Task statement: Pick out every line in the records below that contains the string "pixel" and copy each one. Only matches with the same uppercase and lowercase letters count.

Supplied information:
++++

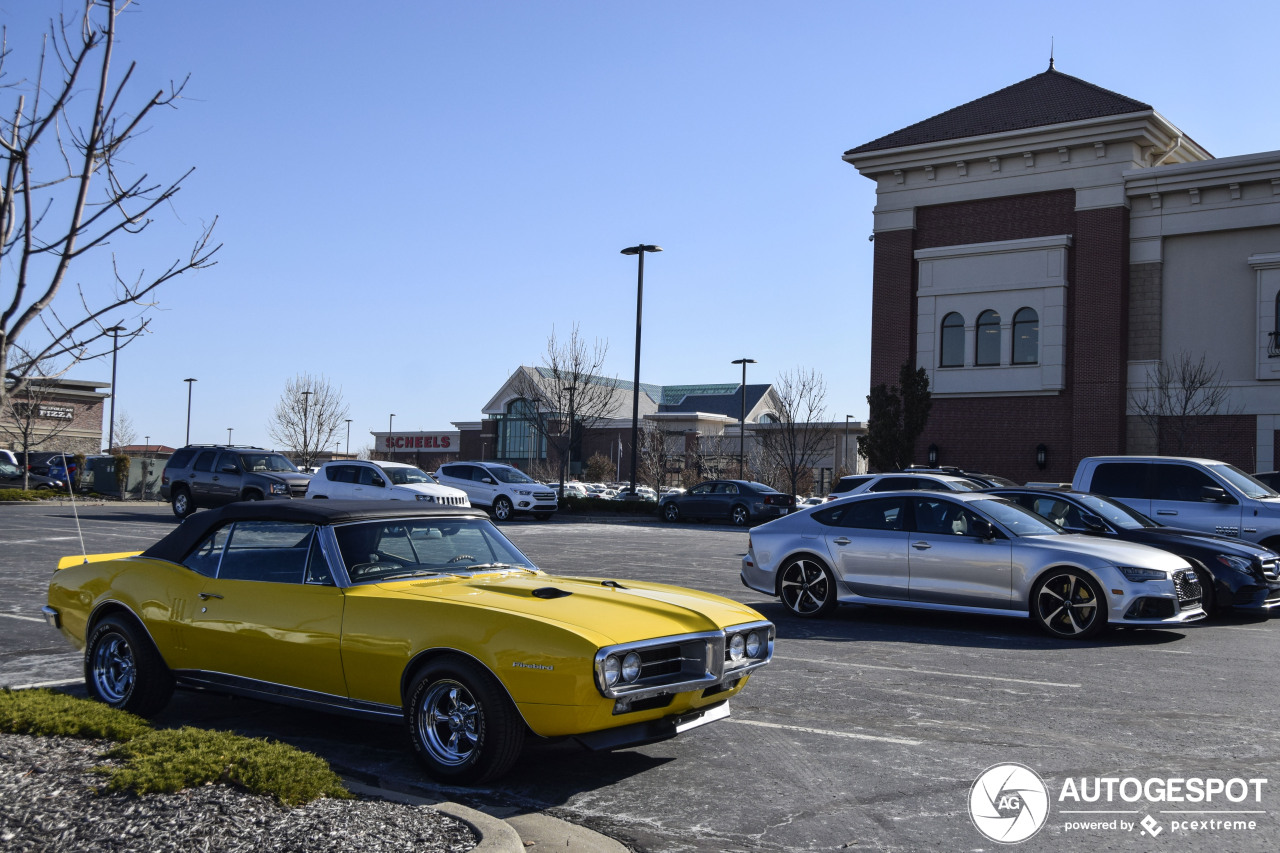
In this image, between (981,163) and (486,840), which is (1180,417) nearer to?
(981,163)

++++

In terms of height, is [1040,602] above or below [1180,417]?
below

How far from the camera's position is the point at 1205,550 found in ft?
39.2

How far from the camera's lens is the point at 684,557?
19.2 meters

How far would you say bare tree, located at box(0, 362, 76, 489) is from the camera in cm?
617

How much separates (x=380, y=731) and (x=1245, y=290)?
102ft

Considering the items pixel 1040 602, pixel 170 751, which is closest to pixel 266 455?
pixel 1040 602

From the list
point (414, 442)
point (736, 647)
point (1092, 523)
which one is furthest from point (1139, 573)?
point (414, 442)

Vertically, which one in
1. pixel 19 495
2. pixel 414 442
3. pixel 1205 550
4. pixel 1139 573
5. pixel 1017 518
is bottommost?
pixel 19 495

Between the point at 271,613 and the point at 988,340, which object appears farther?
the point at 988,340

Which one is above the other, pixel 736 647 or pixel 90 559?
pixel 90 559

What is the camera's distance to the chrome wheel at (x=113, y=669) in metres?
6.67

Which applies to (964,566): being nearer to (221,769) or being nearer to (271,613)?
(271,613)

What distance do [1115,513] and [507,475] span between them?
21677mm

++++

Exercise result:
Considering the items pixel 1040 602, pixel 170 751, which is closest to pixel 266 455?
pixel 1040 602
1. pixel 19 495
2. pixel 414 442
3. pixel 1205 550
4. pixel 1139 573
5. pixel 1017 518
pixel 19 495
Which one is above the other, pixel 736 647 or pixel 90 559?
pixel 90 559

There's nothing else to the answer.